Quoted text.
'''
Spencer, Washington was hardly ever a town. The name may have been around since the 1880s, but the Post Office was only there from 1911 to 1918. A hotel was also there at the time and probably lasted into the late 20s or early 30s.

 

Not much seems to be remembered about Spencer.

 

But for some reason, this lost ghost town (all buildings and traces of the place are gone), has captivated me. I've spend hours pouring over old maps, searching for references to it and trying my best to figure out not only what it was but exactly <em>where</em> it was.

 

Spencer is somewhere in Moses Coulee, a canyon along US Route 2, about 20 miles east of Waterville in central Washington. No rail service ever graced this town. There was never a service station (that we know of) or a place to grab a bite to eat. But there was a post office and a hotel.

 

Yesterday, we set about to find them.
'''
Listing.
'''
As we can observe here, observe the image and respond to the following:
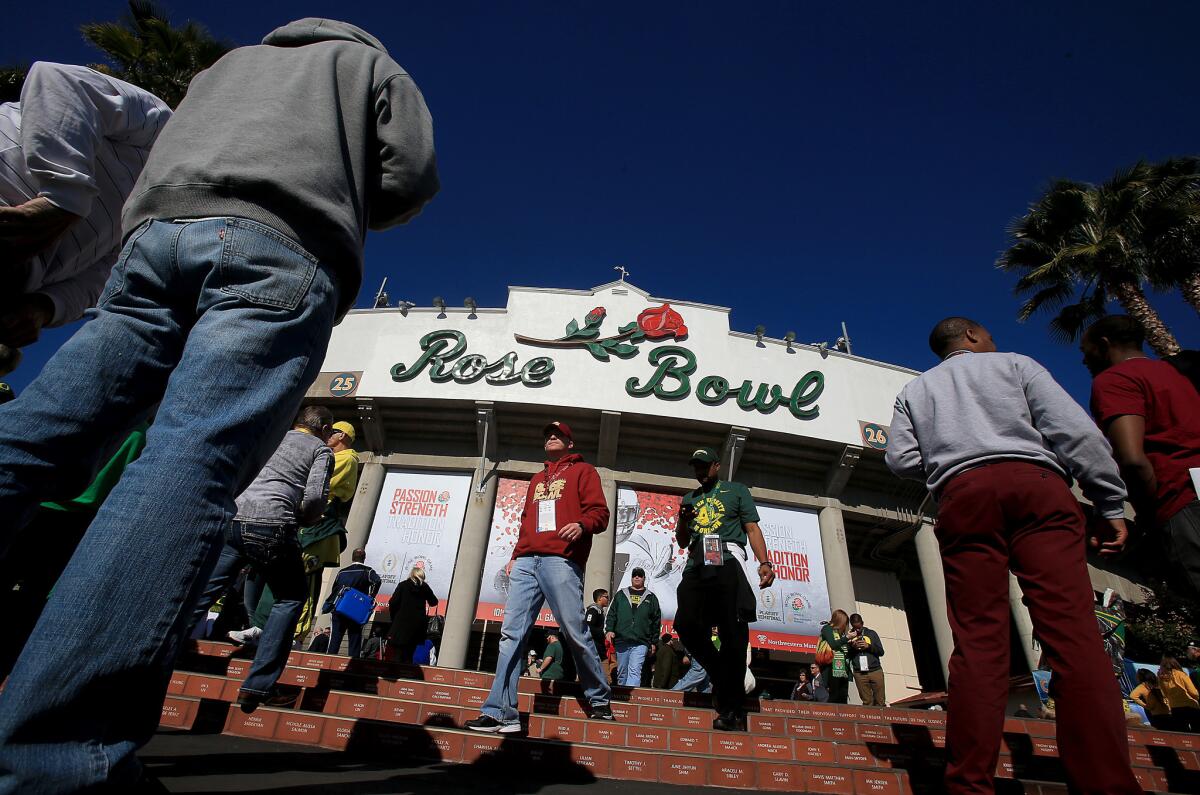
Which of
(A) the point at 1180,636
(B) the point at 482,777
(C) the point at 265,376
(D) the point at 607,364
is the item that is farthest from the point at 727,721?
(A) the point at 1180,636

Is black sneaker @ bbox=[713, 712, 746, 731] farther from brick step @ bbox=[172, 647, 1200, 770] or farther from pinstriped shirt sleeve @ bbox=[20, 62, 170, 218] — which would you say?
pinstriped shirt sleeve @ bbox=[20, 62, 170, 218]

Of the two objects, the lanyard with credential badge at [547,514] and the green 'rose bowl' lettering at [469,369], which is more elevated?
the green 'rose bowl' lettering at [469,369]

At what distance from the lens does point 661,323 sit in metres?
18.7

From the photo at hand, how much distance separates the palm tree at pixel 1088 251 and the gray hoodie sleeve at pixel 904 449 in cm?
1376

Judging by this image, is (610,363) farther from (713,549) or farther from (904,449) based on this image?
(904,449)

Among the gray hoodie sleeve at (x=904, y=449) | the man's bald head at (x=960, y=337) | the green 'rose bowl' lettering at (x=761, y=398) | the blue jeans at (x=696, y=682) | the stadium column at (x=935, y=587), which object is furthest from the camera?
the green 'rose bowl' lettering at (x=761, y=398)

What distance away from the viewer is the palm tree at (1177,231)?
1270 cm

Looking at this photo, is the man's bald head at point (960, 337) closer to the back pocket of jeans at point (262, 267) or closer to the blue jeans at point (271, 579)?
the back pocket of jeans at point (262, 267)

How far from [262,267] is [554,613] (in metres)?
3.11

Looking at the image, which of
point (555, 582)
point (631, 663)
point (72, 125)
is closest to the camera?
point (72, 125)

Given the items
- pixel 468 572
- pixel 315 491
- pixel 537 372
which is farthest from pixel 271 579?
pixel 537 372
'''
'''
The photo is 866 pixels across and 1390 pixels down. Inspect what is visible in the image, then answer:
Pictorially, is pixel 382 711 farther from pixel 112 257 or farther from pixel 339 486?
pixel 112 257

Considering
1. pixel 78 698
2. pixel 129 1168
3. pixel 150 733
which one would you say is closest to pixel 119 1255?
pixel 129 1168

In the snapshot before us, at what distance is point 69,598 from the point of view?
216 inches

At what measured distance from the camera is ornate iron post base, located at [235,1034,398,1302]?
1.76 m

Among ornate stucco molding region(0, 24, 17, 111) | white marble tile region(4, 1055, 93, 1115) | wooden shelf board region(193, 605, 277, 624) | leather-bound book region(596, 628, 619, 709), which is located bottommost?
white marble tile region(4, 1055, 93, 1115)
'''
'''
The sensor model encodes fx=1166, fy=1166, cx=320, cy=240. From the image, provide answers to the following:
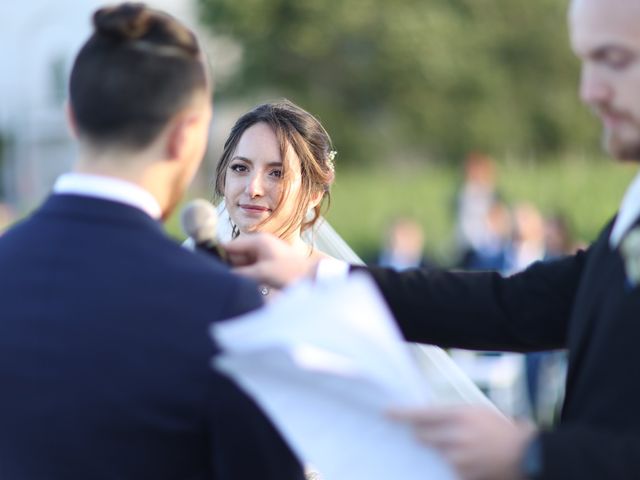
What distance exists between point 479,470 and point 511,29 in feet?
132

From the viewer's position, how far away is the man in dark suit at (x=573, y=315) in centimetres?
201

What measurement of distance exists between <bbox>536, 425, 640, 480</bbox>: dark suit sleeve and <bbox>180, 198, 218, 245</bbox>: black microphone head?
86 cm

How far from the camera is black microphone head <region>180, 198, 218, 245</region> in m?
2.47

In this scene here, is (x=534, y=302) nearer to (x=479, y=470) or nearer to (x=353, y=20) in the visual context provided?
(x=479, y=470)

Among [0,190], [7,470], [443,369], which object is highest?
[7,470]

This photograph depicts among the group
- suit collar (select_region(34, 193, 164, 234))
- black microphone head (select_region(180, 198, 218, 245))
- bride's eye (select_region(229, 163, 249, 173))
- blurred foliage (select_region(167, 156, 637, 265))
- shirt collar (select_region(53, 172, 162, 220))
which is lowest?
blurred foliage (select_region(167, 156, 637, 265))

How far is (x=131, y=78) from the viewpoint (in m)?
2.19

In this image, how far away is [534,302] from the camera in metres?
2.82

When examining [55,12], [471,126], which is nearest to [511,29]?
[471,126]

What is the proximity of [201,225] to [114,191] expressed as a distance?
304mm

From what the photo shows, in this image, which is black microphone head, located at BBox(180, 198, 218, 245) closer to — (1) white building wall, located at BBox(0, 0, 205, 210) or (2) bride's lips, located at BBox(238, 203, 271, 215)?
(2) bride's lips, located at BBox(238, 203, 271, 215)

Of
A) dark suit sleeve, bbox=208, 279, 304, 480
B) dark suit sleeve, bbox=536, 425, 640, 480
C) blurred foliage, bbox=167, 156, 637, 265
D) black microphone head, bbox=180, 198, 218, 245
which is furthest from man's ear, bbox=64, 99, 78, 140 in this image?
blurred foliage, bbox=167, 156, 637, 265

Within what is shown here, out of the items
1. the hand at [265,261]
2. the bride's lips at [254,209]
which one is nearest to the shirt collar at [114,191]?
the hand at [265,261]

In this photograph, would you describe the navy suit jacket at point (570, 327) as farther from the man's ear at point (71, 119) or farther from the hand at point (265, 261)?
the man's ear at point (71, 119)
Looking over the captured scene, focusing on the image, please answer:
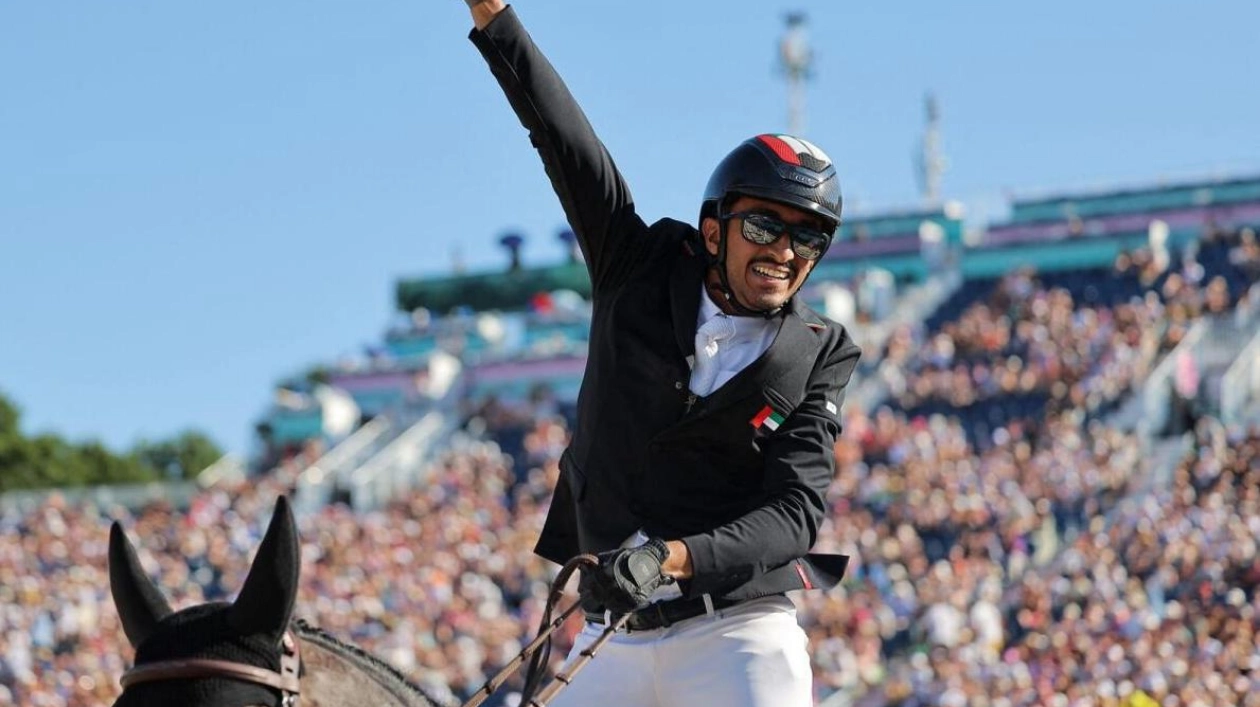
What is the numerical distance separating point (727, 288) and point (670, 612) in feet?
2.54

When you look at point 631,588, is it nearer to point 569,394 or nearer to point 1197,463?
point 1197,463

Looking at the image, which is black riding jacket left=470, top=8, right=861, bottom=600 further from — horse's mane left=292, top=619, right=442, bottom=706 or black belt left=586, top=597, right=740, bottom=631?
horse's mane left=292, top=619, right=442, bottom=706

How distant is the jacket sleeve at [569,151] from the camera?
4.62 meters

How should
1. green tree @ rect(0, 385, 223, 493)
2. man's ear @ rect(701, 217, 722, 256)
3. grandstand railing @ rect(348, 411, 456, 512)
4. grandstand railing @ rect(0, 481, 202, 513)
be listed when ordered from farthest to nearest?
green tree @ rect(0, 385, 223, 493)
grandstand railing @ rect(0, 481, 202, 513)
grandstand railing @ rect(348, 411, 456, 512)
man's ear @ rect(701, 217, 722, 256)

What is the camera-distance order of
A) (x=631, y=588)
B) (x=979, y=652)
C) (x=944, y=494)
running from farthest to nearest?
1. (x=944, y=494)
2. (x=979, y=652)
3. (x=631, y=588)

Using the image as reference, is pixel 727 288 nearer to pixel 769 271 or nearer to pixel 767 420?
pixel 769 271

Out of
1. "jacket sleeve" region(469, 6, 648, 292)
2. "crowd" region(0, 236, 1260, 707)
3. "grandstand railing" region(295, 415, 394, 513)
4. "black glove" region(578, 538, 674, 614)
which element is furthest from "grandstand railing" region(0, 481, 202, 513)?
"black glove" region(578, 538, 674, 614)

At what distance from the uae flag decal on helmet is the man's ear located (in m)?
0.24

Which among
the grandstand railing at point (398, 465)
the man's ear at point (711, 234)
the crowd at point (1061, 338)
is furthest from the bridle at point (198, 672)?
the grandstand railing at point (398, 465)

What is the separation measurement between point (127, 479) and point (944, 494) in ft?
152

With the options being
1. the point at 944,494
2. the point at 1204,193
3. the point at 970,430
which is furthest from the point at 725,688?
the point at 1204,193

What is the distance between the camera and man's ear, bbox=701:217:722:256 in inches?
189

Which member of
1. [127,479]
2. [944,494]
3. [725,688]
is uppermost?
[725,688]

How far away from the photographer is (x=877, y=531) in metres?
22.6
'''
To be done.
A. Can you extract the part of the Spencer, Washington passage starting with "Spencer, Washington was" and going on through "remembered about Spencer.", word for word?
B. Could you extend the passage about the Spencer, Washington ghost town, picking up right after its final sentence?

Answers given.
A.
Spencer, Washington was hardly ever a town. The name may have been around since the 1880s, but the Post Office was only there from 1911 to 1918. A hotel was also there at the time and probably lasted into the late 20s or early 30s.

 

Not much seems to be remembered about Spencer.

B.
We met up with Dave (a fellow roadie from the American Road Magazine forums) who is also fairly obsessed with Spencer. After a tour of Douglas County's fine museum and a fairly fruitless attempt at finding out more about the town (nobody seems to remember this place at all!), we all head out to the site.

 

Calder, Sarah, Dave and I tramped across the sage brush, trying to follow a road that has completely disappeared. A slightly later alignment of the Sunset Highway/Yellowstone Trail/US 2 is very accessible and open to traffic, but this old segment where Spencer lived is completely gone. Even traces of the road were impossible to find.

 

Thankfully Dave had programmed the plot points that he got from a small bit of map work that I did into his GPS. We followed that, even though we were pretty convinced we found a site. It had some oddly placed rocks and an old tree limb that Calder found (there are no trees out here - so that was suspicious).

 

The site turned out to be something (but impossible to say what). Still, we headed north, staying about .2 miles east of Jameson Lake Road and about double that distance north of US 2.

 

Looking at the 1915 map, I tried to line up the telephone poles and thought that we should head farther north. We pushed on, moving past where we thought it was.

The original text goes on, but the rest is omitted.